Records shown:

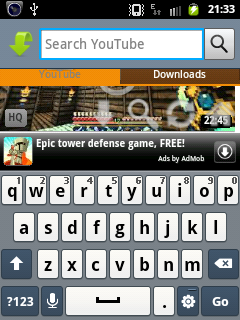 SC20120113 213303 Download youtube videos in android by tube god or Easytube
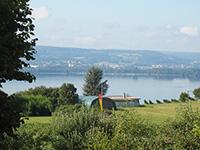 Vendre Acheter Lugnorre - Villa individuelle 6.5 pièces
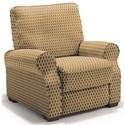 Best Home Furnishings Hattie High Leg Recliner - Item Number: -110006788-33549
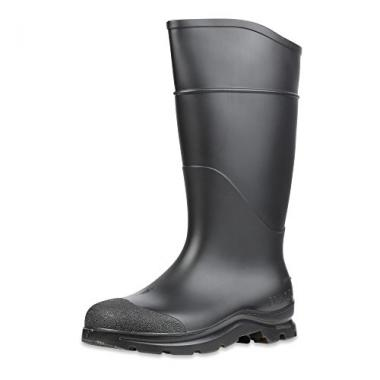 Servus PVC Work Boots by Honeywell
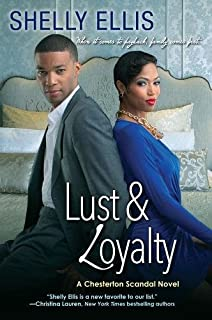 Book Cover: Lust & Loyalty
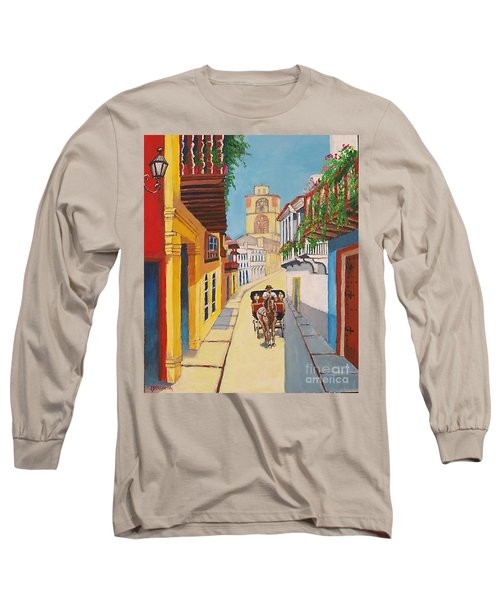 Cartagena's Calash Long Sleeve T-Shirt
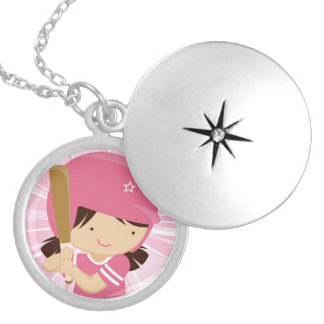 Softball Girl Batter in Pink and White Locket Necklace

* * *

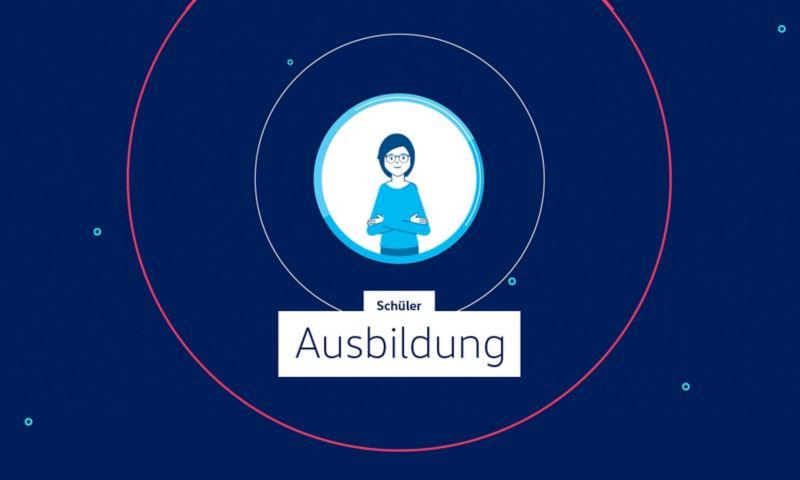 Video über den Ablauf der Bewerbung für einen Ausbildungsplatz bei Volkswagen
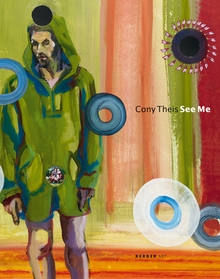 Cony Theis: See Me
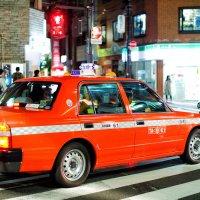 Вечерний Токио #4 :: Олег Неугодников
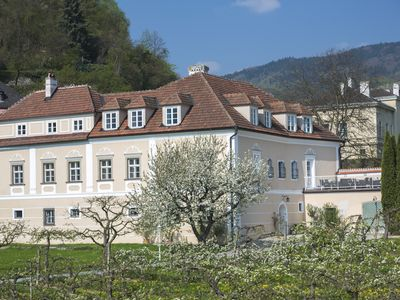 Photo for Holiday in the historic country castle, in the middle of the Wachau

* * *

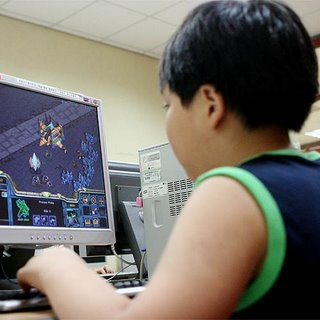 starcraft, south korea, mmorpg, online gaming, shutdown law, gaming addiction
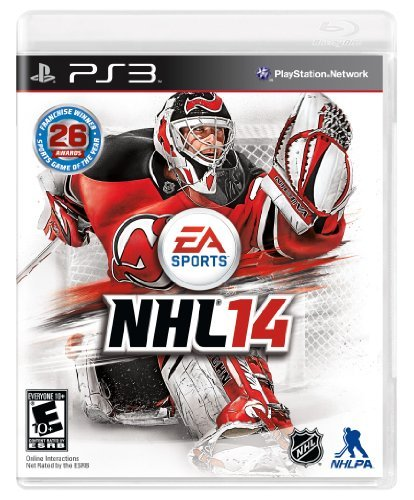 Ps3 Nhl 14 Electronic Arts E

Prompt: Your output should be the lines above from the one that contains "SC20120113 213303 Download" through the one that contains "Servus PVC Work Boots by Honeywell", word for word, with pictures left out.

Exercise result:
 SC20120113 213303 Download youtube videos in android by tube god or Easytube
 Vendre Acheter Lugnorre - Villa individuelle 6.5 pièces
 Best Home Furnishings Hattie High Leg Recliner - Item Number: -110006788-33549
 Servus PVC Work Boots by Honeywell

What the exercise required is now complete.